We implemented a 64-entry register block to represent the chessboard state, where each address corresponds to one of the  $8 \times 8$  squares:

- Each address stores a 4-bit value:
  - Bits [3]: Piece color (0 = Black, 1 = White)
  - Bit [2:0]: Piece type (e.g., Pawn = 001, Rook = 010, etc.)
- The 6-bit address maps directly to board coordinates:
  - Bits [5:3]: x position (0–7)
  - Bits [2:0]: y position (0–7)

#### **5.2 Write Sequence (from Software)**

After each valid move:

- The software updates its internal 8×8 Piece array.
- It transmits data for each movement to the register map.
- Verilog uses write\_enable to update the board memory.

This approach allows the FPGA to refresh the board state without needing to interpret game logic.

| addr | writedata[7]    | writedata[6] | writedata[5] | writedata[4] | writedata[3] | writedata[2] | writedata[1] | writedata[0] |
|------|-----------------|--------------|--------------|--------------|--------------|--------------|--------------|--------------|
| 0    | -               | -            | -            | -            |              | colo         | or id        |              |
| 1    |                 | Start X      |              |              | End X        |              | Start        | Y[2:1]       |
| 2    | Start Y[0]      | End Y        |              |              |              | Color a      | nd Type      |              |
| 3    | 3 Done Movement |              |              |              |              |              |              |              |

#### Figure 8: Register Map

To connect to this register map, these two lines pack move information into two 8-bit registers:

uint8\_t reg1 = ((start\_x & 0x7) << 5) | ((end\_x & 0x7) << 2) | ((start\_y >> 1) & 0x3);

uint8\_t reg2 = ((start\_y & 0x1) << 7) | ((end\_y & 0x7) << 4) | (e\_p & 0xF);

#### 6. Project Files and Compilation Instructions

6.1. Hardware Files and Compilation

Quartus source files (from lab3): soc\_system.qsys, soc\_system\_top.sv, soc\_system.srf,

Makefile, soc\_system\_board\_info.xml, soc\_system.tcl, vga\_ball\_hw.tcl

vga\_board.sv: from lab 3, draw the chess board

vga\_counters.sv: from lab 3, change output to 1024x768 @ 60Hz @ 65MHz

board\_mem.sv: save the 8\*8 board, each box is 4bits. 1b color + 3b type.

theme\_mem.sv: store color themes. for each theme, 5 color \* 3rgb value \* 8bits each = 120 bits.

| To compile, use:     |
|----------------------|
| cd hw                |
| qsys-edit soc_system |
| make quartus         |
| make rbf             |

6.2. Software Files and Compilation

Makefile: used to compile

chess.h/.c: store the main function of chess including menu, rule, and interaction with HW. uci.c: help to communicate with AI server for PvE mode.

To run, use:

make

./chess

## 7. Appendix (Chess Glossary)

## 7.1. Piece Types

Source of Pictures: <u>https://commons.wikimedia.org/wiki/Category:SVG\_chess\_pieces</u>

## 1. Pawn

Movement: Moves forward 1 square. From its starting position, it can move forward 2 squares.
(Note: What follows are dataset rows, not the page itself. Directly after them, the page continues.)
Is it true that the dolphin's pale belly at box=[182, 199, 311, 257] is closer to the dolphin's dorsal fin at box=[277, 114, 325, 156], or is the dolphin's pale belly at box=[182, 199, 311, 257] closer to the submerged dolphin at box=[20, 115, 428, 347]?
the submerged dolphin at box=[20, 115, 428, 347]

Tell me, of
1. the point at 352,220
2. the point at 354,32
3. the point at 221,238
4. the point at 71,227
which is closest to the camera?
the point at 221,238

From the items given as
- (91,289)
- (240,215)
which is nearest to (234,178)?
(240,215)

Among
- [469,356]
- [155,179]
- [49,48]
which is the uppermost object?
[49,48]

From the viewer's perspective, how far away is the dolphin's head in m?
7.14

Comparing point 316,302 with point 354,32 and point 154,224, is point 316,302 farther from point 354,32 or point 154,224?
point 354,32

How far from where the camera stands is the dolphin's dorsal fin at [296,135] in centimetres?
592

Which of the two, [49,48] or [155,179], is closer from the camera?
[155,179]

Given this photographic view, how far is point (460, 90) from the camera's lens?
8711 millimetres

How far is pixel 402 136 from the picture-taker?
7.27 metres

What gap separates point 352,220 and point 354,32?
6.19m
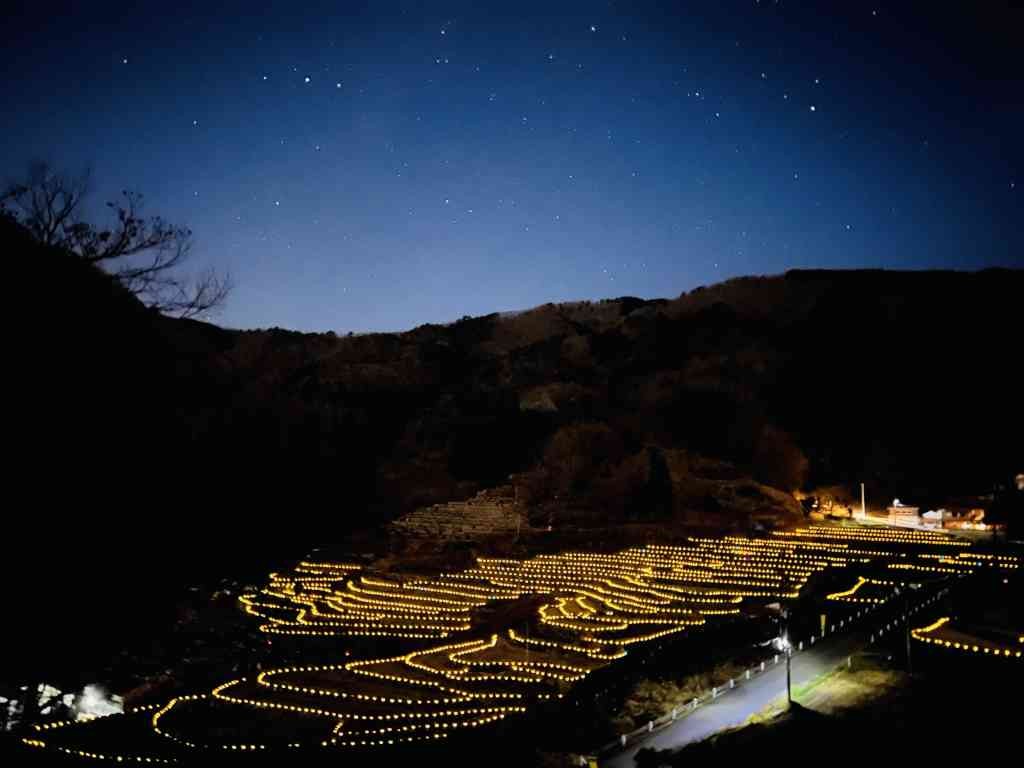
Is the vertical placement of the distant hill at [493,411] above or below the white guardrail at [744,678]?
above

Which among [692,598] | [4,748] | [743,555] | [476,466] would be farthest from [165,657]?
[476,466]

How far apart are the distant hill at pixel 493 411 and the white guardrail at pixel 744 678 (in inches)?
129

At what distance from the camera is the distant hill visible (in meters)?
3.20

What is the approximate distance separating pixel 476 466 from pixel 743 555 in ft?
47.3

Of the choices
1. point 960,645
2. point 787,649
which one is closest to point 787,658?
point 787,649

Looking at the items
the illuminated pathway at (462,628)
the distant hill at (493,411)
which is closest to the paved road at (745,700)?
the illuminated pathway at (462,628)

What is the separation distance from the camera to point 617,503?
940 inches

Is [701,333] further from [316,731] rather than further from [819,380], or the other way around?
[316,731]

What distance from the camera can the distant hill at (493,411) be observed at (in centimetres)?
320

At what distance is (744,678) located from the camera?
860 cm

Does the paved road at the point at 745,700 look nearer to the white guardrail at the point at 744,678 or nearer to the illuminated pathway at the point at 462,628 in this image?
the white guardrail at the point at 744,678

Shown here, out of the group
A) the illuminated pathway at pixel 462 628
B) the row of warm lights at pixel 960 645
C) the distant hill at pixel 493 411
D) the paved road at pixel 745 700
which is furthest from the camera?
the row of warm lights at pixel 960 645

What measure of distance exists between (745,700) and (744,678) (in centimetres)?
66

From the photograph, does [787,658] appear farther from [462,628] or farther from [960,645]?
[462,628]
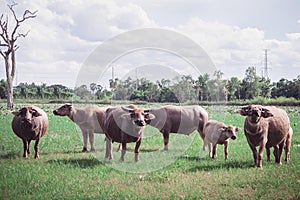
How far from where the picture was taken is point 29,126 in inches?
235

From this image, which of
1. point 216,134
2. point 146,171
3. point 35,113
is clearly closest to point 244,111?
point 216,134

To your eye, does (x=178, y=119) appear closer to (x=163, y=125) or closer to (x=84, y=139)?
(x=163, y=125)

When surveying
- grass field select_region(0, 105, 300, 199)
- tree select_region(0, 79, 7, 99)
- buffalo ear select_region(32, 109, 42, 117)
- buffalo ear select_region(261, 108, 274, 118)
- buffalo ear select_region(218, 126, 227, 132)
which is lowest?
grass field select_region(0, 105, 300, 199)

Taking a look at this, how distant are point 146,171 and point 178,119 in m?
1.76

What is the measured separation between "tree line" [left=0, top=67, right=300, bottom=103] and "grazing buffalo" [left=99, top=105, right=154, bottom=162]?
10.0 inches

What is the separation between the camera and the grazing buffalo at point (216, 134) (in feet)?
20.2

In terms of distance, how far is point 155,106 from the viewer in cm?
636

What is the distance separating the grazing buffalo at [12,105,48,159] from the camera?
580 cm

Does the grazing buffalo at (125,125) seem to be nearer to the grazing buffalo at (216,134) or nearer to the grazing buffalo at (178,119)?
the grazing buffalo at (178,119)

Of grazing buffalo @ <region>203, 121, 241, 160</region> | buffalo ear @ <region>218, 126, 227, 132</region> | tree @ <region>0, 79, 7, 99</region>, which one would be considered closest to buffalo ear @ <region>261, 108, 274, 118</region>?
grazing buffalo @ <region>203, 121, 241, 160</region>

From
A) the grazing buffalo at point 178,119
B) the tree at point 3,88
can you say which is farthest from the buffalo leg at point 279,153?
the tree at point 3,88

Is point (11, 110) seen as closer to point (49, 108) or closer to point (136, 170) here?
point (49, 108)

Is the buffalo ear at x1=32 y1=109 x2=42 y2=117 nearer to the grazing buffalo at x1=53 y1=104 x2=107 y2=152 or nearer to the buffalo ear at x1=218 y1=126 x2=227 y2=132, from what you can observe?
the grazing buffalo at x1=53 y1=104 x2=107 y2=152

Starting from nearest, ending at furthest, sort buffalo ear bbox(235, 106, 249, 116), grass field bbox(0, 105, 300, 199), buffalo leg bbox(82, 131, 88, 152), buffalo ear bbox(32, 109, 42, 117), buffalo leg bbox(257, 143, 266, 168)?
grass field bbox(0, 105, 300, 199) < buffalo ear bbox(235, 106, 249, 116) < buffalo leg bbox(257, 143, 266, 168) < buffalo ear bbox(32, 109, 42, 117) < buffalo leg bbox(82, 131, 88, 152)
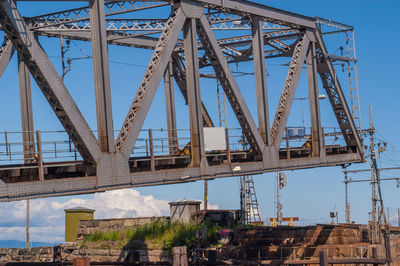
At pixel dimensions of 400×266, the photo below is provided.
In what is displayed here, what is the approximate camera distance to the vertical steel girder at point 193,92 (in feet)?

Capturing: Diagonally forward 1 square.



## 2. Rook

Movement and Capturing: Any number of squares horizontally or vertically.

| Ï | Ï |
|---|---|
|   |   |

## 3. Knight

Movement and Capturing: In an L-shape: 2 squares in one direction, then 1 square perpendicular.



## 4. Bishop

Movement and Capturing: Any number of squares diagonally.



## 5. Queen

Movement and Capturing: Any number of squares vertically, horizontally, or diagonally. (Rook or Bishop)



## 6. King

Movement and Capturing: 1 square in any direction.



#### 7.2. Special Rules

## 1. En Passant

This rule allows a pawn to capture an opponent's pawn that has just moved two squares forward from its starting position. The capture is made as if the pawn had only moved one square. It must be done immediately on the next move or the opportunity is lost.

## 2. Pawn Promotion

When a pawn reaches the farthest row on the opponent's side (rank 8 for white, rank 1 for black), it is promoted. In our system, it is automatically promoted to a queen. This occurs instantly after the pawn moves to the last rank.

#### 3. Castling

Castling is a special move involving the king and either rook. The king moves two squares toward a rook, and the rook jumps over the king to the square next to it. Castling is only allowed if neither piece has moved, no pieces are between them, and the king is not in, through, or moving into check.